▶ DOCUMENT PASSAGE:
Re: Using an Optical Bench to Measure Focal Length

11/29/2006 4:34 AM

Hi,

In a former life ('70 to '80) I have been using a collimating bench from ASKANIA (Germany) to measure many lens parameters like EFL - FFL - BFL and the like.

Their principle is simple:

- use a long reference collimator objective lens with good characteristics in a small NA and on a small FOV, equipped with a reference target in its focal plane, and a light source for illumination (generally filtered in the green, say 540 nm, for better resolution)

- positionning at infinity of the system by self focussing of this collimator is simple by reflection on a good mirror and looking at the reflected image on the test target

- calibration of the target (with engravings in um or mm) can be done by distance measurement techniques

- calibration of the collimator EFL can be done by theodolite or an autocillimator with angular measurement properties, or simply by measuring its long distance, or combined

- measuring any unknown lens EFL is done by imaging the target from the collimator through this lens, and reading the size of the obtained image with a calibrated microscope eyepiece

- the advantage of this large collimator is that you can change the working peak wavelength even with narrow filters, so measure chromatic aberration also (when the collimator lens characteristics are known, say by optical calculus)

▶ GIVEN MATERIAL:
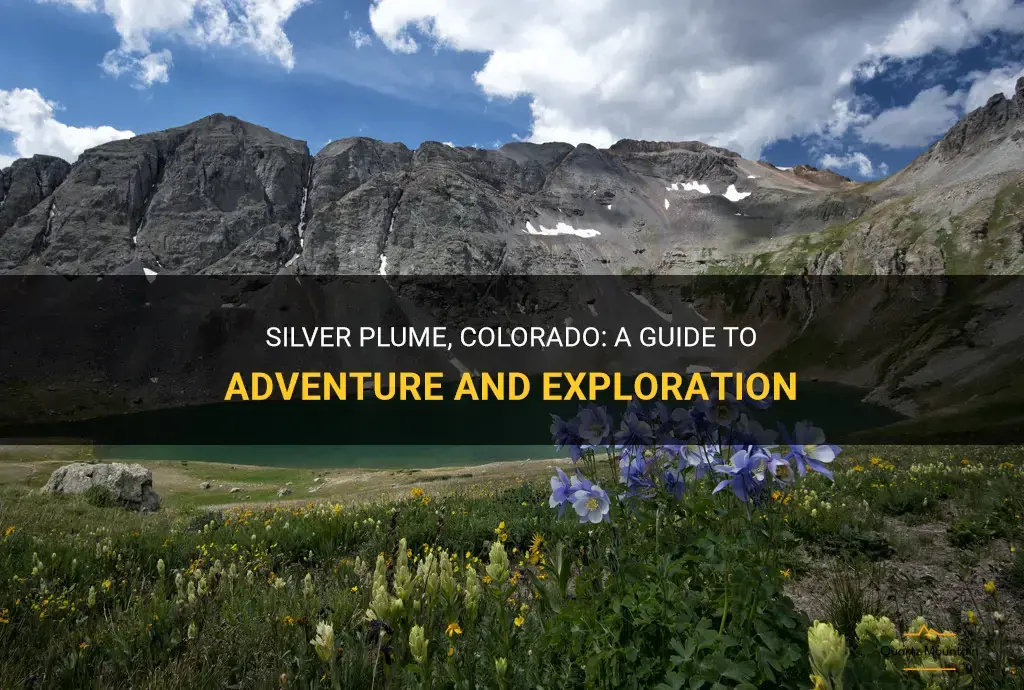 things to do in silver plume colorado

▶ LIST OF TASKS:
a. According to the focal length post, why is the collimator's light source generally filtered in the green? Answer in one to three sentences.
b. Please duplicate everything in the focal length post from "In a former" down to "and the like.".

▶ ANSWERS TO THE PROBLEMS:
a. The light source is generally filtered in the green, around 540 nm, because that gives better resolution.

b.
In a former life ('70 to '80) I have been using a collimating bench from ASKANIA (Germany) to measure many lens parameters like EFL - FFL - BFL and the like.